Short web captions:
*-*-*

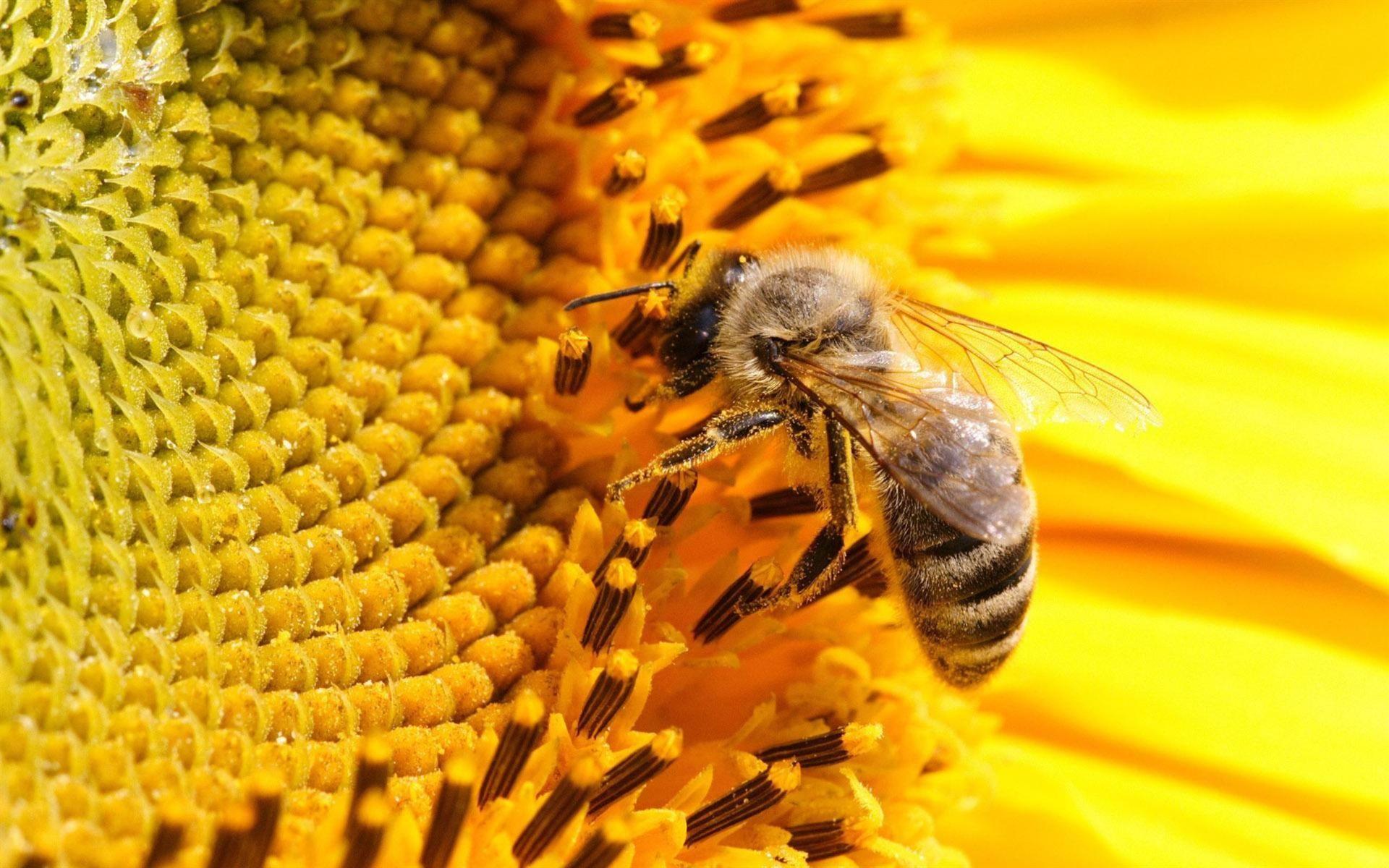 honey bee on flower Google Search Bee on flower, Bee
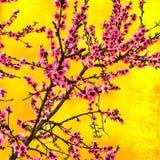 桃子花在庭院里 免版税库存照片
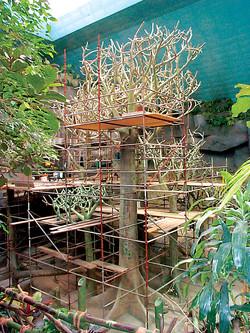 Brookfield Zoo, Africa House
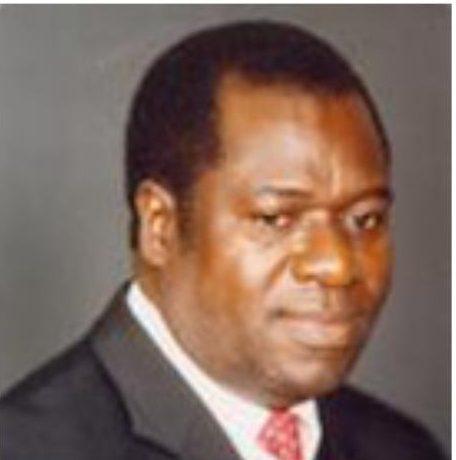 Prof. Wiseman Chirwa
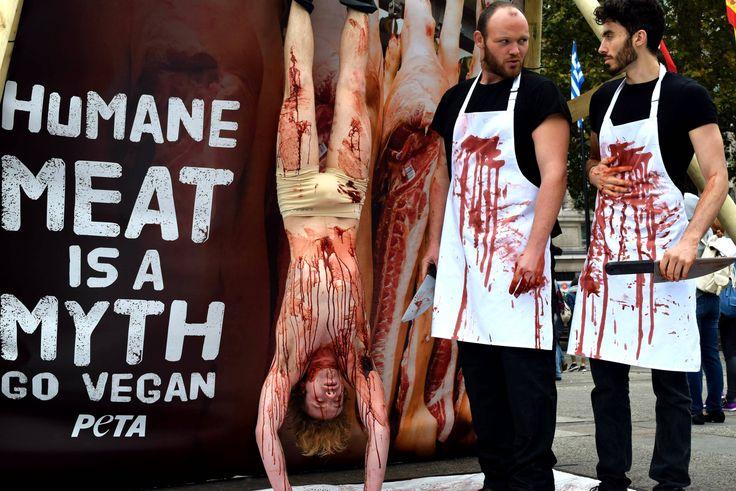 world-vegan-day-demo-1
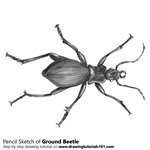 How to Draw a Ground Beetle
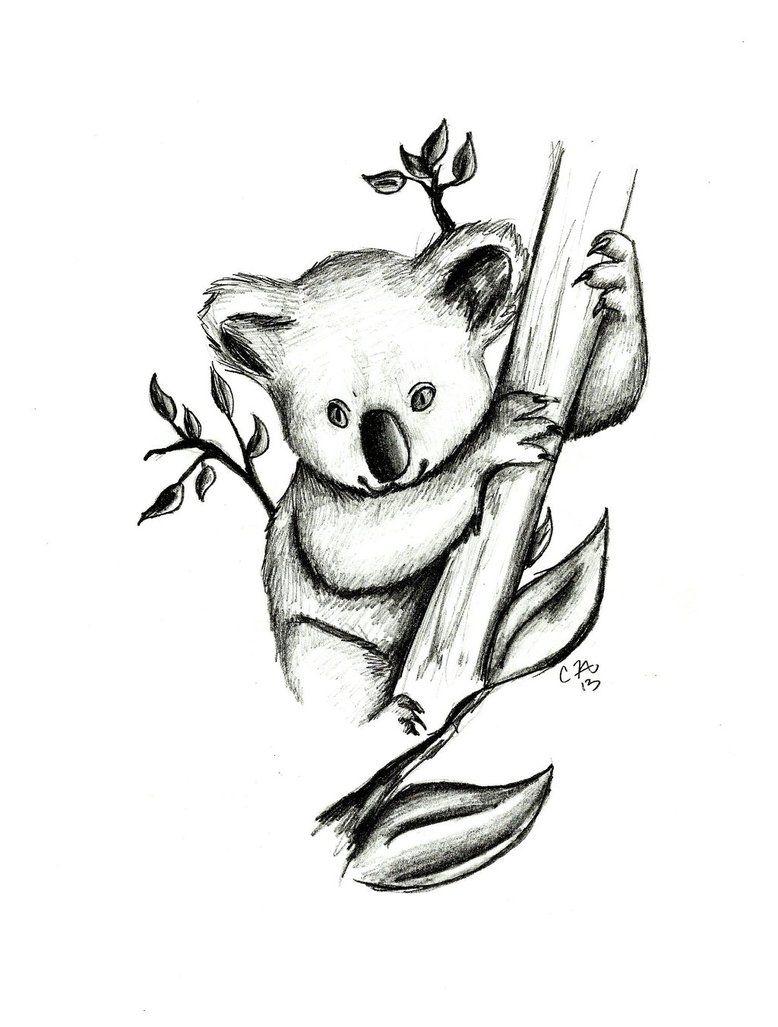 """Résultat de recherche d'images pour """"koala drawing"""""""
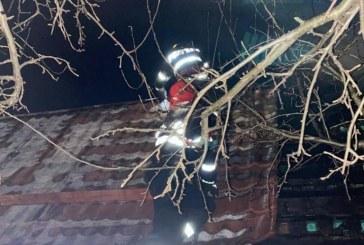 Baia Mare: Casa cuprinsa de flacari in miez de noapte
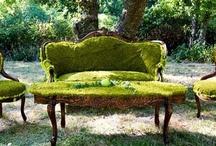 { garden } / ~ outsidey stuff ~ / by Rachael Cederberg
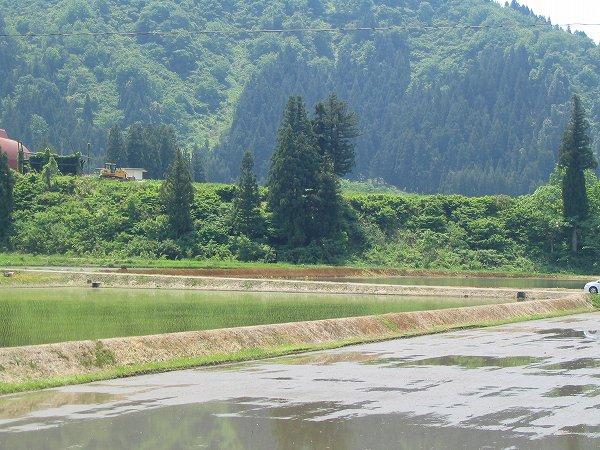 魚沼産コシヒカリの田植え作業が真っ盛り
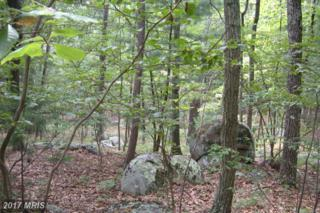 7-LOT # Mountain View Drive, Capon Bridge, WV 26711 (#HS8173122) :: Pearson Smith Realty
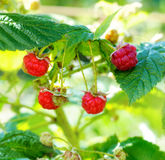 Ripe raspberry on fruit garden Royalty Free Stock Photo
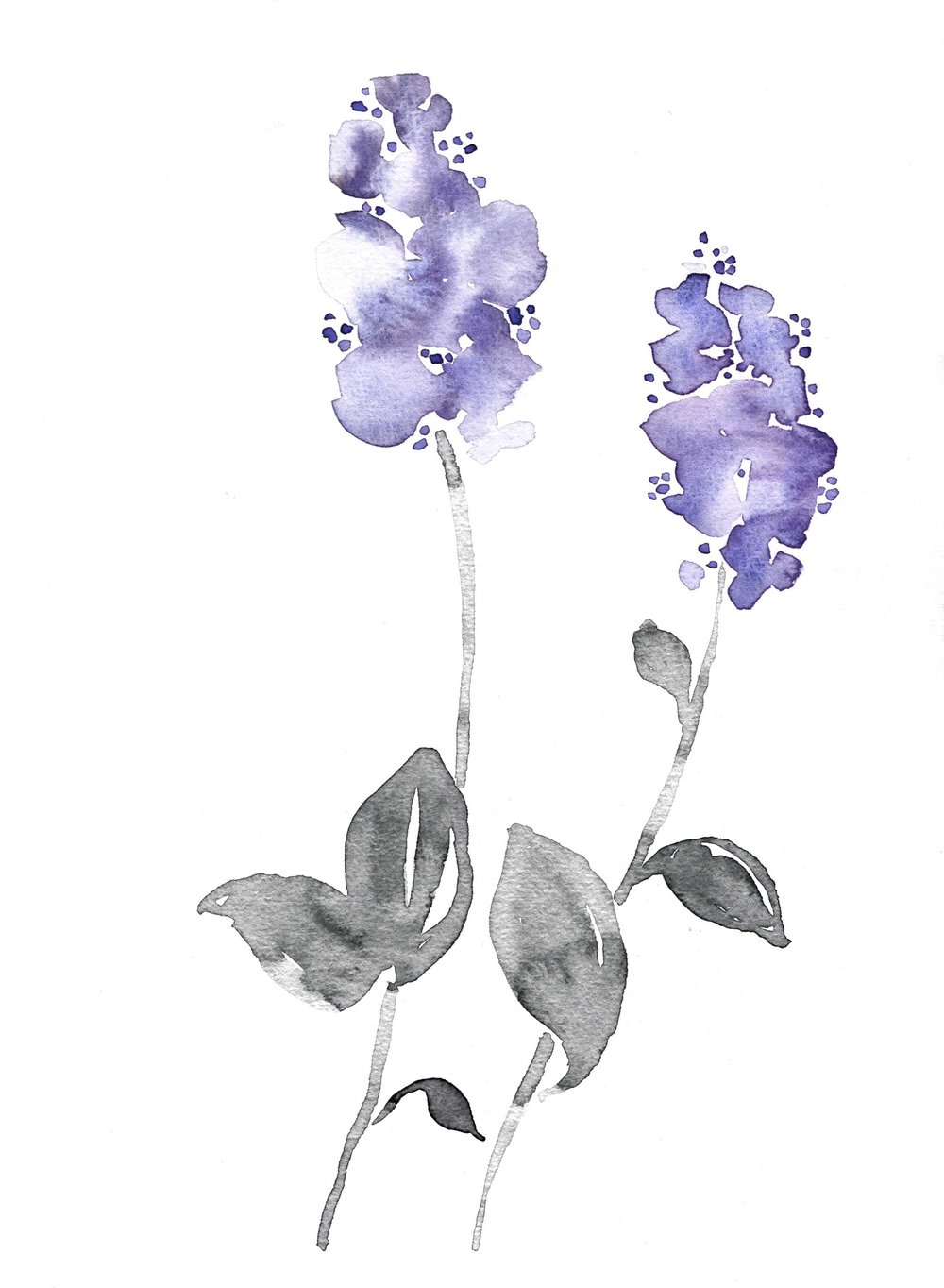erin-ellis_botanical_floral_watercolor_ceanothus.jpg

*-*-*

> Exercise directions
Reproduce all lines above exactly. Leave the images out.

> Expected output
 honey bee on flower Google Search Bee on flower, Bee
 桃子花在庭院里 免版税库存照片
 Brookfield Zoo, Africa House
 Prof. Wiseman Chirwa
 world-vegan-day-demo-1
 How to Draw a Ground Beetle
 """Résultat de recherche d'images pour """"koala drawing"""""""
 Baia Mare: Casa cuprinsa de flacari in miez de noapte
 { garden } / ~ outsidey stuff ~ / by Rachael Cederberg
 魚沼産コシヒカリの田植え作業が真っ盛り
 7-LOT # Mountain View Drive, Capon Bridge, WV 26711 (#HS8173122) :: Pearson Smith Realty
 Ripe raspberry on fruit garden Royalty Free Stock Photo
erin-ellis_botanical_floral_watercolor_ceanothus.jpg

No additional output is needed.